Answer these questions using the abstract on protein kinase C and T‐type Ca 2+ channels.
(a) Which compound did the authors previously report as potently enhancing the current amplitude of Ca v 3.2 channels in Xenopus oocytes?
(b) What mimicked the PKC stimulation of Ca v 3.1 activity when endothelin receptor type A was coexpressed?
(c) To which cytoplasmic region of Ca v 3.1 was the PKC effect localized?

- TEXT BLOCK -
━━━━━━━━

Activation of protein kinase C augments T‐type Ca 2+ channel activity without changing channel surface density

T‐type Ca 2+ channels play essential roles in numerous cellular processes. Recently, we reported that phorbol‐12‐myristate‐13‐acetate (PMA) potently enhanced the current amplitude of Ca v 3.2 T‐type channels reconstituted in Xenopus oocytes. Here, we have compared PMA modulation of the activities of Ca v 3.1, Ca v 3.2 and Ca v 3.3 channels, and have investigated the underlying mechanism. PMA augmented the current amplitudes of the three T‐type channel isoforms, but the fold stimulations and time courses differed. The augmentation effects were not mimicked by 4α‐PMA, an inactive stereoisomer of PMA, but were abolished by preincubation with protein kinase C (PKC) inhibitors, indicating that PMA augmented T‐type channel currents via activation of oocyte PKC. The stimulation effect on Ca v 3.1 channel activity by PKC was mimicked by endothelin when endothelin receptor type A was coexpressed with Ca v 3.1 in the Xenopus oocyte system. Pharmacological studies combined with fluorescence imaging revealed that the surface density of Ca v 3.1 T‐type channels was not significantly changed by activation of PKC. The PKC effect on Ca v 3.1 was localized to the cytoplasmic II–III loop using chimeric channels with individual cytoplasmic loops of Ca v 3.1 replaced by those of Ca v 2.1.

━━━━━━━━

- RECORDS PROVIDED -
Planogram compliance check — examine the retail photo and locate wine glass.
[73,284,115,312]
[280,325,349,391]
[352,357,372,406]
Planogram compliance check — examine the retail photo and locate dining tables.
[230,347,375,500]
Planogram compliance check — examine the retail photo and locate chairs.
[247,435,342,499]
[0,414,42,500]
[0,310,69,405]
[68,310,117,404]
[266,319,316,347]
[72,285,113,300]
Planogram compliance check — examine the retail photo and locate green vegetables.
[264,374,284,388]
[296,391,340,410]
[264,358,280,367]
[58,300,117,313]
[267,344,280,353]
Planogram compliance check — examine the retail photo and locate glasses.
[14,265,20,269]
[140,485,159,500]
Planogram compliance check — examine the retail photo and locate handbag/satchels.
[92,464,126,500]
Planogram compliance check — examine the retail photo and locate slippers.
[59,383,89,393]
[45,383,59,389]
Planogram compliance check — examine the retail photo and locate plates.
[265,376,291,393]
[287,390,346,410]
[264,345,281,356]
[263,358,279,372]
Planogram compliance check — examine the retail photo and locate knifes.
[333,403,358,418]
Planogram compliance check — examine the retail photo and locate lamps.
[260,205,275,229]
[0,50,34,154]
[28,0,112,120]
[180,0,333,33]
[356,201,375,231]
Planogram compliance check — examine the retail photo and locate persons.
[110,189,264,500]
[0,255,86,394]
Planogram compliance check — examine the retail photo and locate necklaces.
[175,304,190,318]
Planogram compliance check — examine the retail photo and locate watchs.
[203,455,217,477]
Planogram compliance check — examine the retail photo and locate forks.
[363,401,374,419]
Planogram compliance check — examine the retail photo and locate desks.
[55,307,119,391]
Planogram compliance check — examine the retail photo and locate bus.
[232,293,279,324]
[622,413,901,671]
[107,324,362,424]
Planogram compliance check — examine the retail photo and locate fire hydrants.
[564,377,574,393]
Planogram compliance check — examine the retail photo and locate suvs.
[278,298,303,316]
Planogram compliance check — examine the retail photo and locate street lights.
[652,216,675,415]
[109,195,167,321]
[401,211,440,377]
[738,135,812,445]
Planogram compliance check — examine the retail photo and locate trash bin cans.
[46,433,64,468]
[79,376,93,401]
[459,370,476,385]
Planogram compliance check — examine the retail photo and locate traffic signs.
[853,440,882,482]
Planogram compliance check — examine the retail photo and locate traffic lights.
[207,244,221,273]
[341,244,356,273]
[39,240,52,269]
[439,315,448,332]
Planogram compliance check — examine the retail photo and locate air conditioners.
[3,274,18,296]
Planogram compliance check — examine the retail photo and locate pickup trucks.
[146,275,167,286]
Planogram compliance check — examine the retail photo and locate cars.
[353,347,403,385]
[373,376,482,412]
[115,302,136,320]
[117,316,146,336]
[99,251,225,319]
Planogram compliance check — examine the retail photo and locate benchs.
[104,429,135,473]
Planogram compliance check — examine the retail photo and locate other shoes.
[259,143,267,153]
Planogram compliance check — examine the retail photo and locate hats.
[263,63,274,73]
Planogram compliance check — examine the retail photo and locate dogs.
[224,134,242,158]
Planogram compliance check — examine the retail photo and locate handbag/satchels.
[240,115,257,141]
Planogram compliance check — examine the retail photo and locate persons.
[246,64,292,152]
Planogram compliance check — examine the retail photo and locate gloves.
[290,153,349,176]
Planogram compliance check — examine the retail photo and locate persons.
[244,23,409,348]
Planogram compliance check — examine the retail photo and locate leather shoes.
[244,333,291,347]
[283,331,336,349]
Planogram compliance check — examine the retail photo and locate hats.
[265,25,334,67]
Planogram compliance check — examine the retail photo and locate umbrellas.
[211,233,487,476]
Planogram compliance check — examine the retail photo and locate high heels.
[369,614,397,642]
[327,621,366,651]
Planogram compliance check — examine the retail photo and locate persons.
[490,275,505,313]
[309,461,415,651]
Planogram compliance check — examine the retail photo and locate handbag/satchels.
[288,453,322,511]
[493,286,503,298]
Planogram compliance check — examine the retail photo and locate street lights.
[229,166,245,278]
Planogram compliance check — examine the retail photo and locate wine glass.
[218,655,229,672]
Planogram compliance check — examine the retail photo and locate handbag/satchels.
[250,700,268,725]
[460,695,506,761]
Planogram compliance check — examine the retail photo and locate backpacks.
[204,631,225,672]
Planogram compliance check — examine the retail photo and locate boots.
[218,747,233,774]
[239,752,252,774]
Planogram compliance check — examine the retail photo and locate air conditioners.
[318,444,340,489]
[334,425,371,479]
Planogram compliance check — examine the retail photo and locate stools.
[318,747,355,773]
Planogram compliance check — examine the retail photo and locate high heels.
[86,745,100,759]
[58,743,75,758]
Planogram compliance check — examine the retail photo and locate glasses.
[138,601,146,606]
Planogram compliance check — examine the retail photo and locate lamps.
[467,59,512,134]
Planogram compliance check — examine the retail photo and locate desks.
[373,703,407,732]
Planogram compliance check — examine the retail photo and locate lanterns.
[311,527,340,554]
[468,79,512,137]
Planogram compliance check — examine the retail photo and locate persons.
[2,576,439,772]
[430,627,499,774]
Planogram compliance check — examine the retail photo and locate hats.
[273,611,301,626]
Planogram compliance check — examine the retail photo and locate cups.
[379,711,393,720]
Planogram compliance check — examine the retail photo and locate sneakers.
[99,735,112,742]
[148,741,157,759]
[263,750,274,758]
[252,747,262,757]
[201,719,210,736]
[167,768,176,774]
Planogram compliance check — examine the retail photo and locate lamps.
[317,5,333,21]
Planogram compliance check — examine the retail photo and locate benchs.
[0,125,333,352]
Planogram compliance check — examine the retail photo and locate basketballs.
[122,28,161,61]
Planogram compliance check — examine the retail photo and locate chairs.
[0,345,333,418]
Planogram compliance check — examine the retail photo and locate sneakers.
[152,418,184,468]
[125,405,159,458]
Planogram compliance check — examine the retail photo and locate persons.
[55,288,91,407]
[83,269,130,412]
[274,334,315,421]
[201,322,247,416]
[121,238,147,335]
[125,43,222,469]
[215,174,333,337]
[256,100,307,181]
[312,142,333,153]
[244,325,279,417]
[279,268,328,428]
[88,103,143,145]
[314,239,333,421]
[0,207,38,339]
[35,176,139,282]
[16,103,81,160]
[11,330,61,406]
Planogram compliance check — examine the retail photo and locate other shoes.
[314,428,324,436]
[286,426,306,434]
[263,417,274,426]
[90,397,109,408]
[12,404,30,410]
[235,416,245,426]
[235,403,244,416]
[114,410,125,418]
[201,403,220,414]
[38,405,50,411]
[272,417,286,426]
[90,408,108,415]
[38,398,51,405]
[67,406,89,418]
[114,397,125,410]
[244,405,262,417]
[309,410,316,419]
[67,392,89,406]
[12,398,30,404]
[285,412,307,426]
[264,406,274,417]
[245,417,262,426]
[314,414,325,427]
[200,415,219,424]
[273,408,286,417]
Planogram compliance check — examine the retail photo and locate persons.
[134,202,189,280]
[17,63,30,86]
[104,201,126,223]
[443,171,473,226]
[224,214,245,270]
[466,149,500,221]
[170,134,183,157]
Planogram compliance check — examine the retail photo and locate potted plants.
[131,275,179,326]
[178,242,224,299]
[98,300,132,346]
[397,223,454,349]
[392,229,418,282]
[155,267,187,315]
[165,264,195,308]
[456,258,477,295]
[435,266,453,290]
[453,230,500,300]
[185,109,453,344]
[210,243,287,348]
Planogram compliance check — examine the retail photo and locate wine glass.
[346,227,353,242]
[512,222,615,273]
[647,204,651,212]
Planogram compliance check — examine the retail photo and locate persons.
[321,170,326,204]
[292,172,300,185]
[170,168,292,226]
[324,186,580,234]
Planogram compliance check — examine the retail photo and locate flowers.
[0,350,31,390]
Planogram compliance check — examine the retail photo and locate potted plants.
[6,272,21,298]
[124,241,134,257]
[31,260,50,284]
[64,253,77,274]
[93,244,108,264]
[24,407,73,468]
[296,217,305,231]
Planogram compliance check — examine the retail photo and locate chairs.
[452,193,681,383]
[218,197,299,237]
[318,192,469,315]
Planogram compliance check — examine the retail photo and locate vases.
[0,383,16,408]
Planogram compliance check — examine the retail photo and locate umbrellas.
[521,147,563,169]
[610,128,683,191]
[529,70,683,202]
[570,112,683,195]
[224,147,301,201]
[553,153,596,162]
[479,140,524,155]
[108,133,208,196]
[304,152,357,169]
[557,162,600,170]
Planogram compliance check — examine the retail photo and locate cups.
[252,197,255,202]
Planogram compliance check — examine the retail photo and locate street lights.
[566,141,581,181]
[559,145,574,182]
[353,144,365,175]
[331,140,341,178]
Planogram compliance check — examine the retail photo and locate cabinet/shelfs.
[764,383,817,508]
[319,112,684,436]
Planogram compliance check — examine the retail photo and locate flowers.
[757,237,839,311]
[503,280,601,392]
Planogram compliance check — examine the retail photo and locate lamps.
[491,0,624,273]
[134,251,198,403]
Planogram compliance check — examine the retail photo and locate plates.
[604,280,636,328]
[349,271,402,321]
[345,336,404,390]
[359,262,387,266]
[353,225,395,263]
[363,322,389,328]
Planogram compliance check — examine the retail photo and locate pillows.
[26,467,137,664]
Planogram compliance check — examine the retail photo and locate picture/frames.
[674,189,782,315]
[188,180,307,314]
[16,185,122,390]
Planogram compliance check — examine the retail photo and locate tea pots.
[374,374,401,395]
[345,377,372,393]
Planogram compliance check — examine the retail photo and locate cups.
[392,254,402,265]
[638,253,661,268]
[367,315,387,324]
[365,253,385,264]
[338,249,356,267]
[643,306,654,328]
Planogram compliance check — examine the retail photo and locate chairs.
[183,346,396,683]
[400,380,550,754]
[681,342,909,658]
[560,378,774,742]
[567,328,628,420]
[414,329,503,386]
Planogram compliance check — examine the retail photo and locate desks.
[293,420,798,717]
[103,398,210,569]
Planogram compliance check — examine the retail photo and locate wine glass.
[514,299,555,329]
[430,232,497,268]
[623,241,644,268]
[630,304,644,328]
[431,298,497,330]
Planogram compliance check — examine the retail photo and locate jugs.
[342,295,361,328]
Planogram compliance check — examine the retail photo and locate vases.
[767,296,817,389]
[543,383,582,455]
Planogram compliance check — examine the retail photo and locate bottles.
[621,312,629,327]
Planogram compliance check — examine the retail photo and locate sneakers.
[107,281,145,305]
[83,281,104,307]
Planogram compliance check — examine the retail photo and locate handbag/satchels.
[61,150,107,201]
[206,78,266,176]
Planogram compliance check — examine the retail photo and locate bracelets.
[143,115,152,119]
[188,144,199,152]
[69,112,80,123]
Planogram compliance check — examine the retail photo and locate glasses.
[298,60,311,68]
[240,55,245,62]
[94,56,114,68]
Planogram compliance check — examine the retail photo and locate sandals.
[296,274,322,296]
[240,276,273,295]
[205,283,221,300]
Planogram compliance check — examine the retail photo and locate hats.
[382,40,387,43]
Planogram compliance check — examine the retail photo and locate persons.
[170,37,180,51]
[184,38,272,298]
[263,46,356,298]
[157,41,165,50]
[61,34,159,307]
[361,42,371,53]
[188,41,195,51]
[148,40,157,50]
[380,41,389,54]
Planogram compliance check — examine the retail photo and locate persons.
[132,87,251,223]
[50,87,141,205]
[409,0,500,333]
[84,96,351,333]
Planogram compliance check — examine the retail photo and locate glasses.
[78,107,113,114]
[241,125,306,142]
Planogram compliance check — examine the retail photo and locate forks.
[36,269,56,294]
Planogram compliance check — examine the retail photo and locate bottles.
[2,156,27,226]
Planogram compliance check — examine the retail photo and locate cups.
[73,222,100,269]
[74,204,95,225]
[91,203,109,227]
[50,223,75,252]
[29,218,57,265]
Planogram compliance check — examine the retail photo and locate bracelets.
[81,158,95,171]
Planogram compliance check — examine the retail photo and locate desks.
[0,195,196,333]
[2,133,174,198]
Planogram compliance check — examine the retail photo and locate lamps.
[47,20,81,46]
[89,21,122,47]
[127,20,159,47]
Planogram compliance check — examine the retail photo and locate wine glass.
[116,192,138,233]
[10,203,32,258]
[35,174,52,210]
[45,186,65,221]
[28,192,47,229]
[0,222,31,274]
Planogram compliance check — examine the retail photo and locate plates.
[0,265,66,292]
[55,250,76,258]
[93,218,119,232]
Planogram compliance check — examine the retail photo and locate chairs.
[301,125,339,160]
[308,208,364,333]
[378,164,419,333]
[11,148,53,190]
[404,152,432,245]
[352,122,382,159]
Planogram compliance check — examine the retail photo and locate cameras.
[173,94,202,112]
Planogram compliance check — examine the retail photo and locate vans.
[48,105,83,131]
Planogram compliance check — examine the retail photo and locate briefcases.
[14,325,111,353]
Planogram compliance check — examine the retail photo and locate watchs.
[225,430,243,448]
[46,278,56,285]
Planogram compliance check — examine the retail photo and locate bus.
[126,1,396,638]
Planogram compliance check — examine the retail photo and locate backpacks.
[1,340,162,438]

━━━━━━━━

- RESPONSE FOR THIS EXERCISE -
(a) Phorbol‐12‐myristate‐13‐acetate (PMA).
(b) Endothelin.
(c) The cytoplasmic II–III loop.